I promise you that, after having followed Else Heartbreak for quite some time, your game will not suffer the same fate. It looks to somehow contain an immense amount of detail despite obviously not going in the direction of AAA-title graphics–but, more importantly, the style is clearly its own. Going back years, I can’t think of another game that looks or seemingly feels anything like what I’ve seen from EH.
In the end, it’s not just about features but about implementation and, as you said, how the part fits in with the whole. I think you have nothing to be concerned about; I see a classic in the making.
:)
July 16, 2014 at 2:12 pm
Oh, thank you so much for those kind and comforting words!
Best,
Erik
July 15, 2014 at 5:02 pm
[…] and into a new and extremely appealing focus on world-building. It does (to Akerblad’s distress) have a little in common with Blendo’s Quadrilater Cowboy, in terms of having in-game coding […]
December 11, 2013 at 11:19 am
Exactemundo! The key is in the feeling of the game. What it can deliver straight into our hearts, just like music or anything. But I sadly believe there are no new feelings to invent. Art, be it games, paintings, sculptures, film what ever, can instead get people to relive those fantastic moments and/or feelings over and over again and that is great. In the end it’s all about neurons, chemicals, electricity and whatnot. I don’t think games can deliver any different feelings than books, films, paintings or playing with pine cones. Matter of interest is one key factor to success, sooo… Games still need features in a wierd way wheter we like it or not. Like any other art form, games naturally need new technuiqes to feel fresh now and then and sometimes it maybe takes 2-3, 10 tries to hit the spot. Is the first horror movie the best horror movie? or should they have quit making horror movies after that one? I easily think you will make the greatest “computer programming” game so please, continue refining the ALL the features! =)

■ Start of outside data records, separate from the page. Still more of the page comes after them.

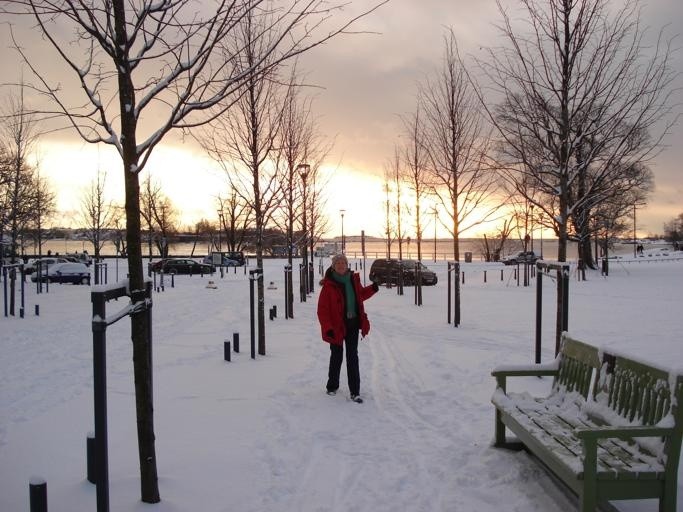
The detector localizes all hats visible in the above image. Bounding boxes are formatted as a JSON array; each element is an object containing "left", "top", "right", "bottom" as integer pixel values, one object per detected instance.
[{"left": 332, "top": 254, "right": 348, "bottom": 269}]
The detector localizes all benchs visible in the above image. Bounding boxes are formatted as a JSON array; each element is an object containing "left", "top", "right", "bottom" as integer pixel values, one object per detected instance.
[{"left": 489, "top": 331, "right": 682, "bottom": 512}]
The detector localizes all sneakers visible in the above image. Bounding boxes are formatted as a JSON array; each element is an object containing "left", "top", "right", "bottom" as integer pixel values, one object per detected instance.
[
  {"left": 351, "top": 393, "right": 362, "bottom": 403},
  {"left": 327, "top": 390, "right": 335, "bottom": 396}
]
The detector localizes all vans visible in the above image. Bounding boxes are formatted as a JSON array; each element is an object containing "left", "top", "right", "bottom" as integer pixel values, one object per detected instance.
[{"left": 370, "top": 257, "right": 437, "bottom": 288}]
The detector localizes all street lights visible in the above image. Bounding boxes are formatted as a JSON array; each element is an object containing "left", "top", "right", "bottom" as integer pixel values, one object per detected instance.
[
  {"left": 527, "top": 196, "right": 536, "bottom": 279},
  {"left": 217, "top": 209, "right": 224, "bottom": 253},
  {"left": 339, "top": 206, "right": 346, "bottom": 258},
  {"left": 296, "top": 147, "right": 312, "bottom": 298},
  {"left": 537, "top": 211, "right": 544, "bottom": 260}
]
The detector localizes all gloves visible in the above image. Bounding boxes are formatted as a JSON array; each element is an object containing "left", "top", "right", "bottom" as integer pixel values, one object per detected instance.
[
  {"left": 327, "top": 331, "right": 333, "bottom": 338},
  {"left": 372, "top": 282, "right": 379, "bottom": 292}
]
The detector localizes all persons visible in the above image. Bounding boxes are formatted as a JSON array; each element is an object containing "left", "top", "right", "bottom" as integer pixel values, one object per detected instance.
[
  {"left": 316, "top": 253, "right": 379, "bottom": 404},
  {"left": 675, "top": 239, "right": 679, "bottom": 250},
  {"left": 637, "top": 245, "right": 639, "bottom": 252},
  {"left": 639, "top": 244, "right": 642, "bottom": 253},
  {"left": 672, "top": 240, "right": 674, "bottom": 247}
]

December 11, 2013 at 12:03 pm
Thanks Jacob, that’s some great input. I miss discussing these things in person!
Erik
December 12, 2013 at 8:55 am
Miss it to, We really should try to fix a new “favorit i repris” this upcoming summer
December 12, 2013 at 9:07 am
yeah!
October 20, 2013 at 7:05 pm
Unfortunately, when it comes to the general public of gaming, I think we’re nowhere near examining games in a mature fashion as you mentioned. Just look at Minecraft. I got so sick of hearing “Minecraft is a clone of Infiniminer”, I wanted to post some enraged rants or make a youtube video about it many times. But I ultimately felt its shouting at a wall. People who see games that way aren’t interested in the big picture, or the subtletys that make a game what it truely is. But don’t worry about them Erik. There are plenty people like us out there, who will always love and want the games that try to be more.
October 20, 2013 at 9:16 pm
Thanks, that’s very comforting to know :)

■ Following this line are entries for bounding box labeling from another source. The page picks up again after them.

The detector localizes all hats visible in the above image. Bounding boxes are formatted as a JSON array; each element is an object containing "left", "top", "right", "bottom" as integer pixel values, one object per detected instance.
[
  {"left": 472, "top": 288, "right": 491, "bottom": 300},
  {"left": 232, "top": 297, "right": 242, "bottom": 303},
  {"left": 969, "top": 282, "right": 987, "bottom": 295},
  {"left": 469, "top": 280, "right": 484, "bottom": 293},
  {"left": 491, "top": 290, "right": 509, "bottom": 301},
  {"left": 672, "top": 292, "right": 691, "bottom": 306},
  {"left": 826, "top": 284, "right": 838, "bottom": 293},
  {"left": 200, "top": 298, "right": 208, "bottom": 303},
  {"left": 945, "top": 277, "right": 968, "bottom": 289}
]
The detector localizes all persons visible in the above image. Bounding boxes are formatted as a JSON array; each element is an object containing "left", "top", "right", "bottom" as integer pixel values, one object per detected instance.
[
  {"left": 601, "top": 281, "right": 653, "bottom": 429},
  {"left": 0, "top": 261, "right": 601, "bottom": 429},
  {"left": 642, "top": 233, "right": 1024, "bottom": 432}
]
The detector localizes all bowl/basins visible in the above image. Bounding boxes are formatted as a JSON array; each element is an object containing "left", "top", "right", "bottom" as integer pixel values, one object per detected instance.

October 17, 2013 at 12:24 pm
Don’t bother worrying.
I guess there were dozens of games with a hacking/programming mechanic in the last few years (though they mostly had a kind of educational background).
I’m glad it’s not ‘features’ that make games stand out, but atmosphere and its general agenda. For me it’s the universe of a game like Else Heartbreak that I’m interested in. I can’t wait to explore its little world and its little virtual world in a world. ;)
Btw. How is the game connected to Clairvoyance? Is that a game the people of Dorisburg play?
October 17, 2013 at 12:40 pm
Thanks for those kind words, that’s very nice of you :)
I’m not sure how interlinked the two games will be but you’re right that there is something of a connection… They actually play another game though (somewhat similar but simpler).